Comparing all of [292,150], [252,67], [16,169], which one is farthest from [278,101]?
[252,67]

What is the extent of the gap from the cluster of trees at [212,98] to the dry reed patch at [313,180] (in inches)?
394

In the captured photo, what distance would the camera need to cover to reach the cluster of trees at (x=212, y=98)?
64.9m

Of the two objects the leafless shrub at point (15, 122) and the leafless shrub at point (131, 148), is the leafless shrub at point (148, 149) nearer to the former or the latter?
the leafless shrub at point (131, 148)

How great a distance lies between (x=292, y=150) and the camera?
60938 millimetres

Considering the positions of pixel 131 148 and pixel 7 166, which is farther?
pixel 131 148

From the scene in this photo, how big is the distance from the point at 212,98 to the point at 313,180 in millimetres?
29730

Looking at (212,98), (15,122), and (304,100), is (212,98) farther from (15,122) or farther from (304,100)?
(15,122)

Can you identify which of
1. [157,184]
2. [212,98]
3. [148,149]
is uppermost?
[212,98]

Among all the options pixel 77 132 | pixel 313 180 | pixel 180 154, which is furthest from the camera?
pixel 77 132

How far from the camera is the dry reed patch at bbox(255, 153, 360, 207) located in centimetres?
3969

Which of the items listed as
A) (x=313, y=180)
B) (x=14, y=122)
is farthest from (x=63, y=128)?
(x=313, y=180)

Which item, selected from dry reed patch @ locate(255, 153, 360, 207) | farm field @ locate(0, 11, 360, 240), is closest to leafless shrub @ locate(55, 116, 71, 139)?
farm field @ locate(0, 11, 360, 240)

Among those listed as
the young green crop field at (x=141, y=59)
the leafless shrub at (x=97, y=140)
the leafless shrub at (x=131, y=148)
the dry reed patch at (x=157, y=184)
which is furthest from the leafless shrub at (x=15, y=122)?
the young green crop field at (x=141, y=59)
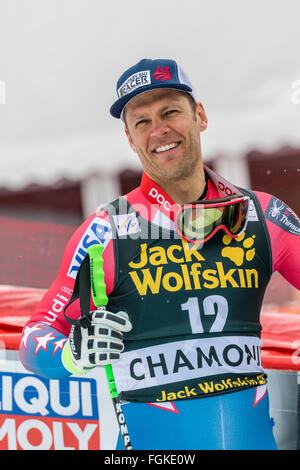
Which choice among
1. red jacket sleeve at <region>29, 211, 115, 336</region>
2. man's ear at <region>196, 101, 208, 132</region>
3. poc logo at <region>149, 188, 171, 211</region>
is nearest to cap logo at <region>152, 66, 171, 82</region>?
man's ear at <region>196, 101, 208, 132</region>

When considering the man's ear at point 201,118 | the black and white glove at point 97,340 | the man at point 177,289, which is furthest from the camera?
the man's ear at point 201,118

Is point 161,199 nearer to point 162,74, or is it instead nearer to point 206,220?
point 206,220

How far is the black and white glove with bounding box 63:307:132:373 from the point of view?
122cm

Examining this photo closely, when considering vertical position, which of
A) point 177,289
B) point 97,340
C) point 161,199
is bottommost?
point 97,340

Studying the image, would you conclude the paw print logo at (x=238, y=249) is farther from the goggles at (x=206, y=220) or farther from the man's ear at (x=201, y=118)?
the man's ear at (x=201, y=118)

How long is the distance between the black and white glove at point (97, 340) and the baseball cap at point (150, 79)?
641 mm

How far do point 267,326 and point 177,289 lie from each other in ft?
1.54

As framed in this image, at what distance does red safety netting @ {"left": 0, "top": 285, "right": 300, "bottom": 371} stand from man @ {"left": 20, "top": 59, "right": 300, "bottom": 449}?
17 cm

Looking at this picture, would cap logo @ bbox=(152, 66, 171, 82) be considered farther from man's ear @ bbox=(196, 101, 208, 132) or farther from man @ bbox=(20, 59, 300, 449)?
man's ear @ bbox=(196, 101, 208, 132)

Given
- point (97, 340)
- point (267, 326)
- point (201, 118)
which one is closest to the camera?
point (97, 340)

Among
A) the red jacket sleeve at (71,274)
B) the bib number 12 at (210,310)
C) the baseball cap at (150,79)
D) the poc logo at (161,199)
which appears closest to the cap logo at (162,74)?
the baseball cap at (150,79)

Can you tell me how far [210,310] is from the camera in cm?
143

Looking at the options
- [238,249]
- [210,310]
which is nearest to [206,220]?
[238,249]

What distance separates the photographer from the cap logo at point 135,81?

PROBLEM DETAILS
Extract every row above verbatim, line for line, and leave out the pictures.

RESULT OF THE TASK
Comparing all of [292,150], [252,67], [16,169], which one is farthest from [278,101]?
[252,67]

What is the extent of the gap from the cluster of trees at [212,98] to the dry reed patch at [313,180] (in inches)?
394

In the captured photo, what distance would the camera need to cover to reach the cluster of trees at (x=212, y=98)?
64.9m

Of the two objects the leafless shrub at point (15, 122) and the leafless shrub at point (131, 148), is the leafless shrub at point (148, 149) nearer to the former or the latter?
the leafless shrub at point (131, 148)

How great a distance lies between (x=292, y=150) and the camera?
60938 millimetres

Considering the positions of pixel 131 148 and pixel 7 166, which is farther?
pixel 131 148

From the scene in this photo, how big is the distance from the point at 212,98 to the point at 313,180 in millimetres?
29730

Looking at (212,98), (15,122), and (304,100), is (212,98) farther from (15,122) or farther from (304,100)?
(15,122)

Can you identify which of
1. [157,184]
2. [212,98]
3. [148,149]
is uppermost?
[212,98]

Among all the options pixel 77 132 | pixel 313 180 | pixel 180 154, which is furthest from the camera?
pixel 77 132

How far from the camera is the dry reed patch at bbox(255, 153, 360, 207) located in centimetres?
3969

Which of the items listed as
A) (x=313, y=180)
B) (x=14, y=122)
is farthest from (x=63, y=128)?
(x=313, y=180)

Which item, selected from dry reed patch @ locate(255, 153, 360, 207) | farm field @ locate(0, 11, 360, 240), is closest to leafless shrub @ locate(55, 116, 71, 139)?
farm field @ locate(0, 11, 360, 240)

Among those listed as
the young green crop field at (x=141, y=59)
the leafless shrub at (x=97, y=140)
the leafless shrub at (x=131, y=148)
the dry reed patch at (x=157, y=184)
which is furthest from the leafless shrub at (x=15, y=122)?
the young green crop field at (x=141, y=59)
Which choice among
1. red jacket sleeve at <region>29, 211, 115, 336</region>
2. man's ear at <region>196, 101, 208, 132</region>
3. poc logo at <region>149, 188, 171, 211</region>
is nearest to cap logo at <region>152, 66, 171, 82</region>?
man's ear at <region>196, 101, 208, 132</region>

When considering the man's ear at point 201,118 | the black and white glove at point 97,340 | the man at point 177,289, which is furthest from the camera?
the man's ear at point 201,118

Is point 161,199 nearer to point 162,74, or is it instead nearer to point 206,220?
point 206,220

How far is the black and white glove with bounding box 63:307:132:373 from the point of view?
122cm

Examining this photo closely, when considering vertical position, which of
A) point 177,289
B) point 97,340
C) point 161,199
is bottommost?
point 97,340

Studying the image, would you conclude the paw print logo at (x=238, y=249) is farther from the goggles at (x=206, y=220) or farther from the man's ear at (x=201, y=118)?
the man's ear at (x=201, y=118)

How long is the distance between the black and white glove at point (97, 340) and the baseball cap at point (150, 79)?
641 mm

How far do point 267,326 and point 177,289 lie from each other in ft?
1.54

As framed in this image, at what distance does red safety netting @ {"left": 0, "top": 285, "right": 300, "bottom": 371} stand from man @ {"left": 20, "top": 59, "right": 300, "bottom": 449}?
17 cm

Looking at this picture, would cap logo @ bbox=(152, 66, 171, 82) be considered farther from man's ear @ bbox=(196, 101, 208, 132) or farther from man @ bbox=(20, 59, 300, 449)?
man's ear @ bbox=(196, 101, 208, 132)

Given
- point (97, 340)
- point (267, 326)
- point (201, 118)
which one is closest to the camera?
point (97, 340)

Among
A) the red jacket sleeve at (71,274)
B) the bib number 12 at (210,310)
C) the baseball cap at (150,79)
D) the poc logo at (161,199)
which appears closest to the cap logo at (162,74)?
the baseball cap at (150,79)

Can you tell me how far [210,310] is from the camera in cm?
143

Looking at the options
- [238,249]
- [210,310]
which is nearest to [206,220]?
[238,249]

What distance separates the photographer from the cap logo at point 135,81?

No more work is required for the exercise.